St Andrews rector wins appeal after Gaza email controversy

St Andrews rector Stella Maris wins appeal after facing dismissal for calling Israel's actions in Gaza “genocidal” in a 2023 university-wide email.

  St Salvator's Quadrangle, St Andrews University, Scotland, pictured in 2022. (photo credit: Holger Uwe Schmitt/WIKIMEDIA COMMONS)
St Salvator's Quadrangle, St Andrews University, Scotland, pictured in 2022.
(photo credit: Holger Uwe Schmitt/WIKIMEDIA COMMONS)

A rector at the University of St Andrews in Scotland won her appeal after being removed from her role over comments she made on the Israel-Hamas War, the BBC reported.

Shortly after Stella Maris’s election in October 2023, she sent an email to all students at the university referring to Israel’s “genocidal attacks.”

An investigation into her actions found that she “breached her responsibilities” to students. She denounced the decision, stating that it set a “dangerous precedent for freedom of speech,” according to the Thursday report.

The university is “carefully considering” former Liberal Democrats leader and current university chancellor Menzies Campbell’s decision to rule in Maris’s favor, with the university administration seeking legal counsel.

A university spokesperson added, “As the body that made the decision to dismiss the rector, [the] university court is carefully considering the chancellor’s decision and taking advice from counsel. This issue was never about free speech and only ever about governance. Ms. Maris remains rector of the university and has done so throughout.”

St Andrews University Rector Stella Maris (credit: SCREENSHOT/X/VIA SECTION 27A OF THE COPYRIGHT ACT)
St Andrews University Rector Stella Maris (credit: SCREENSHOT/X/VIA SECTION 27A OF THE COPYRIGHT ACT)

Maris, who is also a former student at St Andrews, will retain the office of rector until her term expires in October 2026, regardless of any legal issues, according to the BBC.

At the time of the email, the university stated it was “dismayed” by Maris’s comments, the report noted, with hundreds of university students demanding that she either retract her remarks or resign from her position.

However, Maris told BBC Scotland News that she would not resign and insisted that she had done the right thing.

“I have received a lot of backlash, and it’s quite disappointing. I really tried to write a statement that would make everyone happy but realized I wasn’t being true to my beliefs. I’m glad I did it, and it was the right thing to do,” she commented.

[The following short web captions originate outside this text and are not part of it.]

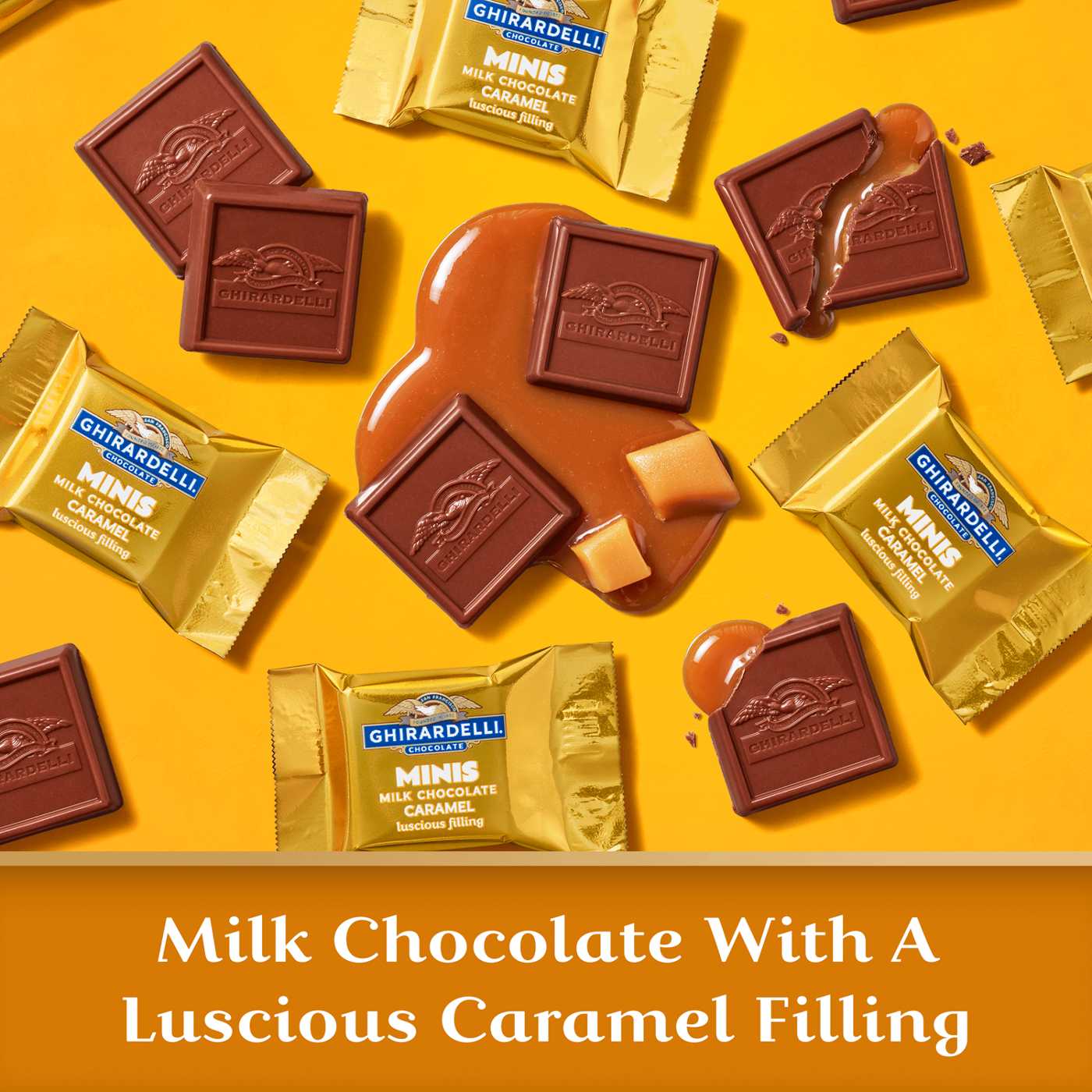 Ghirardelli Milk Chocolate Caramel Minis; image 6 of 6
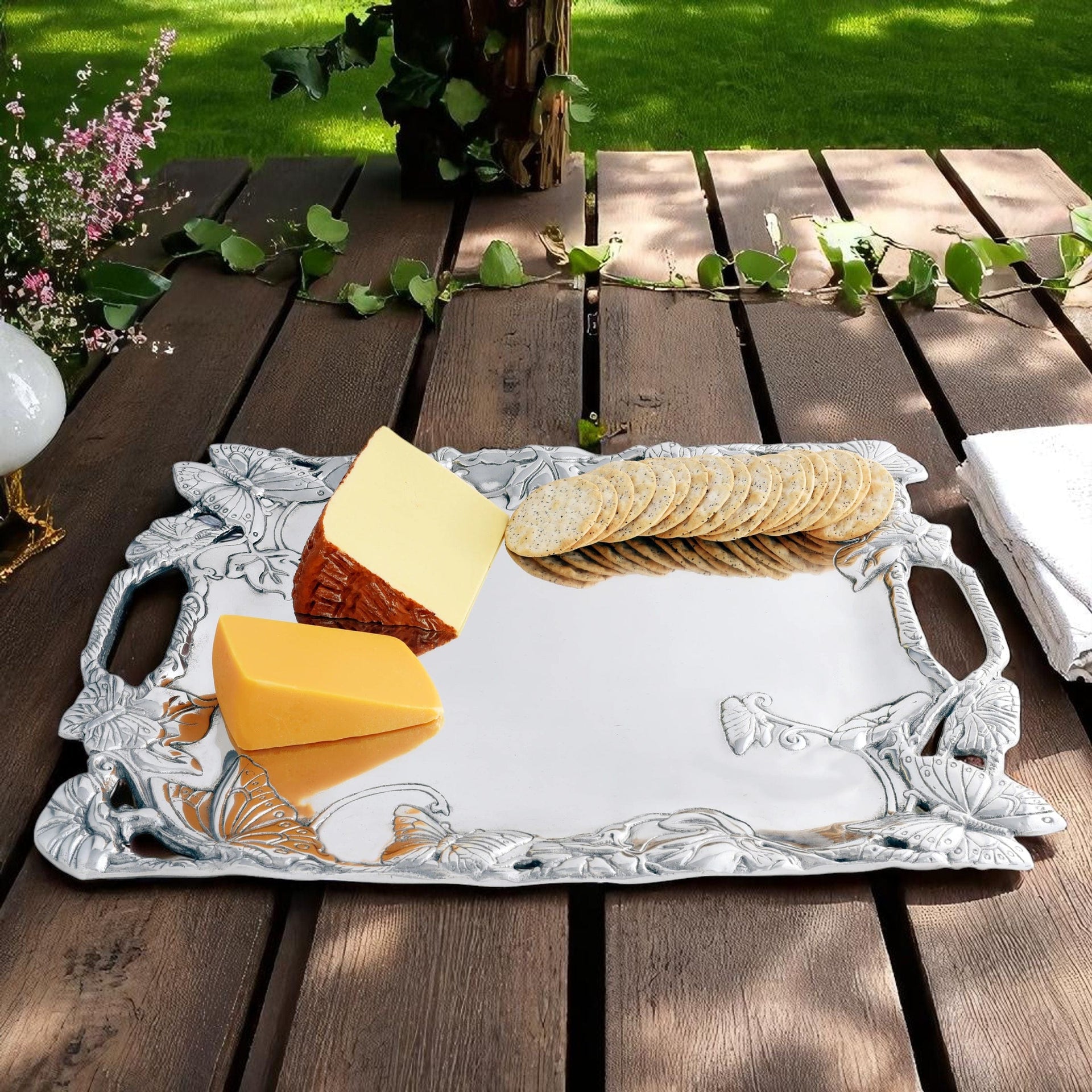 Butterfly Clutch Tray Arthur Court Designs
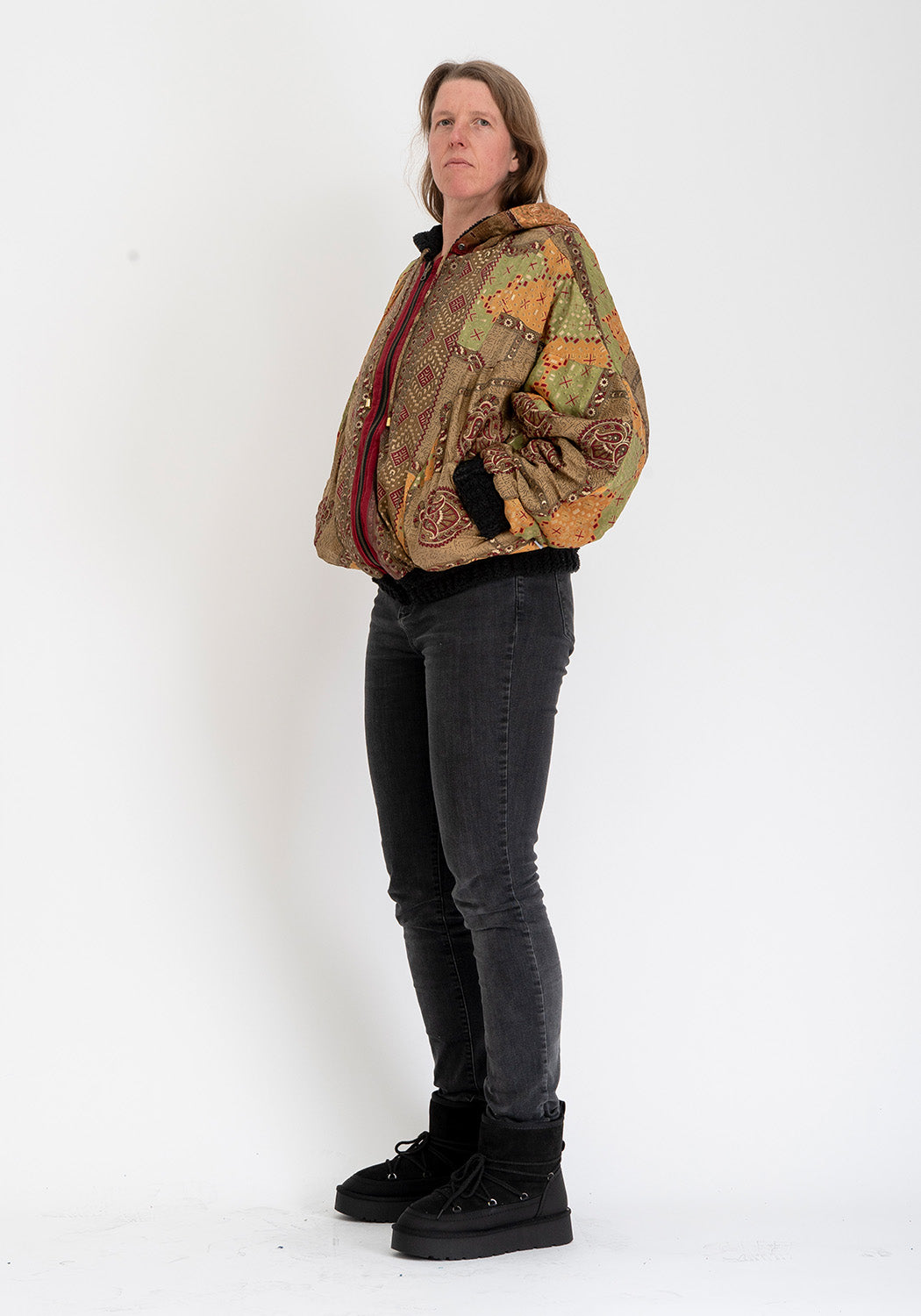 Schattenhandwerk – Oversize Wendejacke aus Teddy &amp; Sari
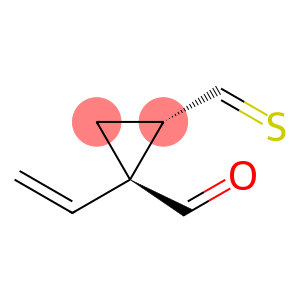 Cyclopropanecarboxaldehyde, 1-ethenyl-2-(thioxomethyl)-, (1R,2S)-rel- (9CI)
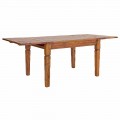 Mesa extensible clásica hasta 290 cm en madera maciza Homemotion - Carbo
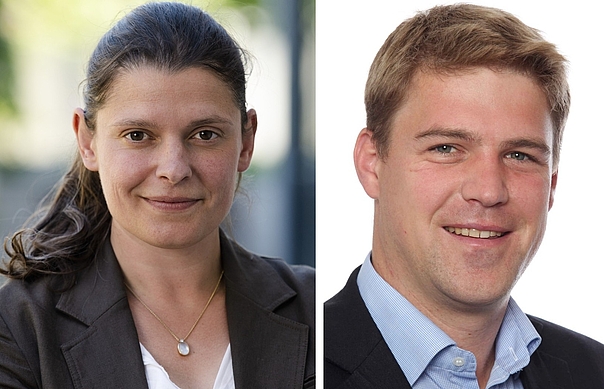 Landesvorsitzenden Agnes Becker und Tobias Ruff 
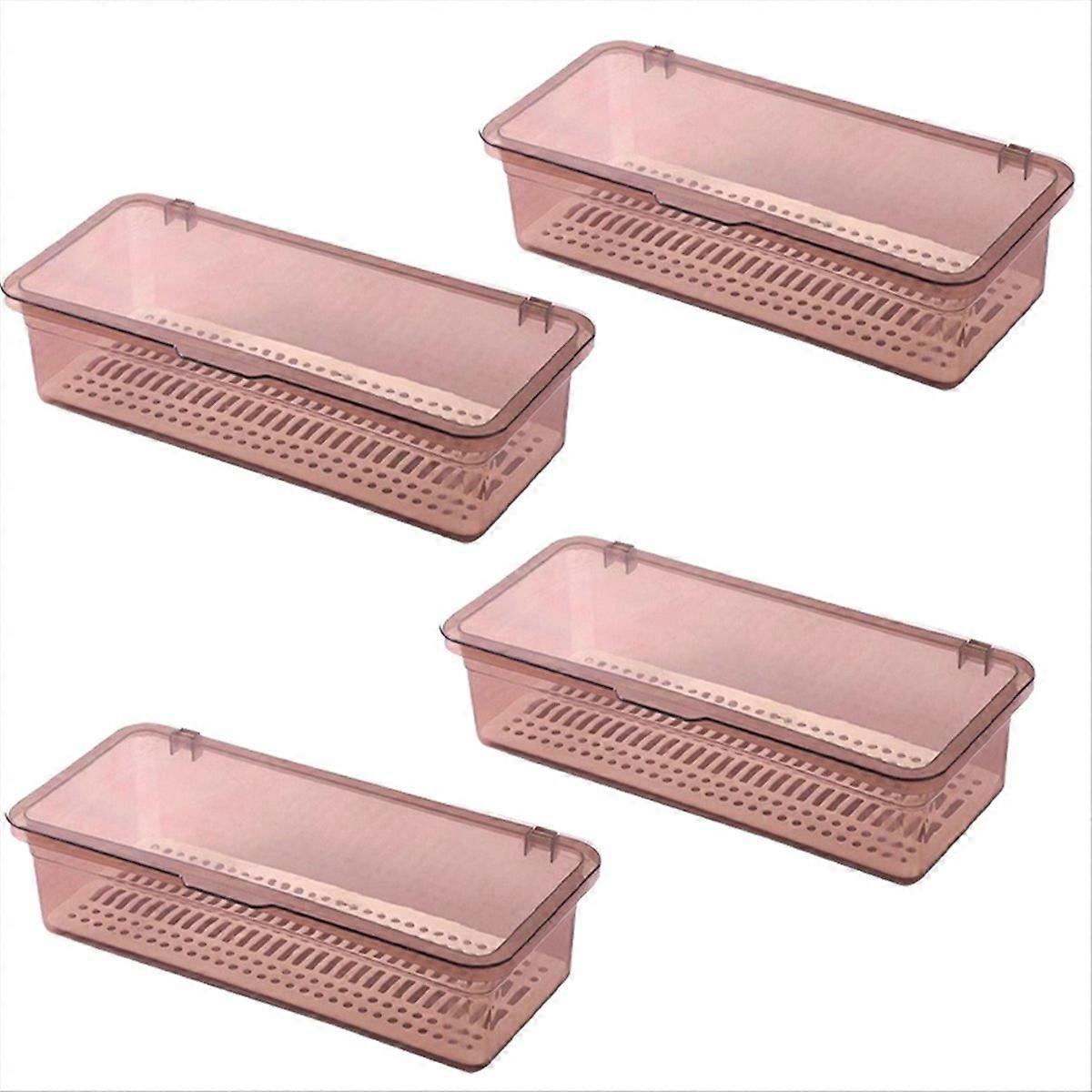 Kitchen Bowl and Chopsticks Storage Box Cosmetics Storage Brown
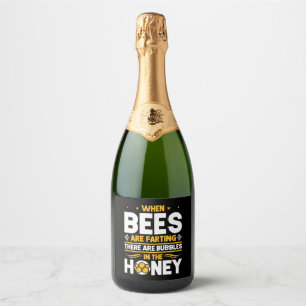 Bijenteelt Wanneer bijen fokken Sparkling Wijnetiket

What did the email denouncing Israel's actions in Gaza actually say?

In Maris’s message to students sent in October 2023, she described a vigil at the university as occurring “following weeks of genocidal attacks by the Israeli government against Gaza.”

“We must continue to recognize and condemn acts that are internationally regarded as humanitarian and war crimes,” she added.

“It is also crucial to acknowledge and denounce the actions by Hamas that qualify as war crimes, notably the taking of hostages and deliberately targeting civilians, which I have and continue to do,” she clarified.

According to the BBC, the email included a link to a website that carried a story titled “The evidence Israel killed its own citizens on October 7,” but Maris says she sent her email two days before the website published that article.

In August 2024, the BBC reported Maris as stating, “It is clear that I have been removed from court because I called for an end to Israel’s war crimes against Palestinians, and I will not apologize for doing so.”

University court chair Ray Perman said Maris was in “serious and persistent breach of her responsibilities” after emailing students with her personal opinions on the Israel-Hamas War, the BBC added.

“We recognize that parts of the rector’s statement were an important source of comfort to students affected by the conflict in Gaza. We also wish to stress most explicitly that the rector has never been asked to diminish or change her support of the Palestinian cause, only to acknowledge that in her handling of this matter, she caused distress and fear to some students, whom it was her duty to support and represent,” Perman said.

The University of St Andrews was founded in 1413, making it the third-oldest university in the English-speaking world after Oxford and Cambridge.